In the wake of being trapped in 2018, Steve Smith said the team's "leadership group" knew about the thing that was going on, and no names had come out at that point. However, Cameron Bancroft has now recommended that the bowling department thought about the plot.

"Yeah, look, I think, yeah, I think it’s pretty probably self-explanatory," an uneasy Bancroft told The Guardian when asked about whom else knew about the ploy apart from the banned players.

"Look, all I wanted to do was to be responsible and accountable for my own actions and part. Yeah, obviously what I did benefits bowlers, and the awareness around that, probably, is self-explanatory. I guess one thing I learned through the journey and being responsible is that’s where the buck stops. Had I had better awareness I would have made a much better decision," the batsman added further.

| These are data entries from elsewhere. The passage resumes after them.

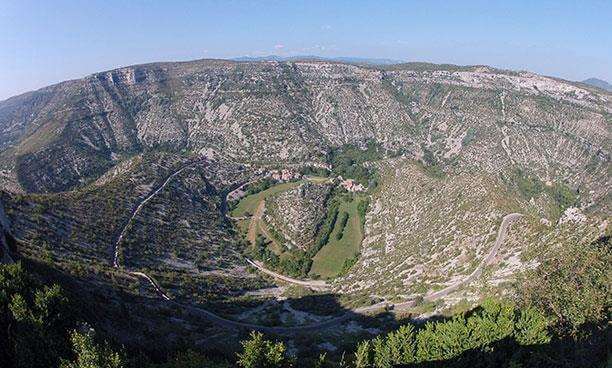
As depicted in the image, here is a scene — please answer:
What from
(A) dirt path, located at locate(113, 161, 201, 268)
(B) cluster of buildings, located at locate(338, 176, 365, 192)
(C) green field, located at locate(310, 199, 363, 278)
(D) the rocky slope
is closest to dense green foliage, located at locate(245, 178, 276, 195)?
(D) the rocky slope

In cricketing terms, “it makes me feel a little sh*t. I was just settling and then, of course, it was lost," Bancroft said of his suspension.

Cameron Bancroft last played for Australia in the 2019 Ashes Test against England. The batsman acknowledges he cushioned his opportunity to make a long vocation in international cricket after his demonstration in the Cape Town Test. Cameron Bancroft has played 10 Tests, accumulating 446 runs at an average of 26.3, including three fifties. The batsman had played an amazing thump of 77 in Cape Town in the scandalous Test in 2018 and once named it as his best thump in international cricket.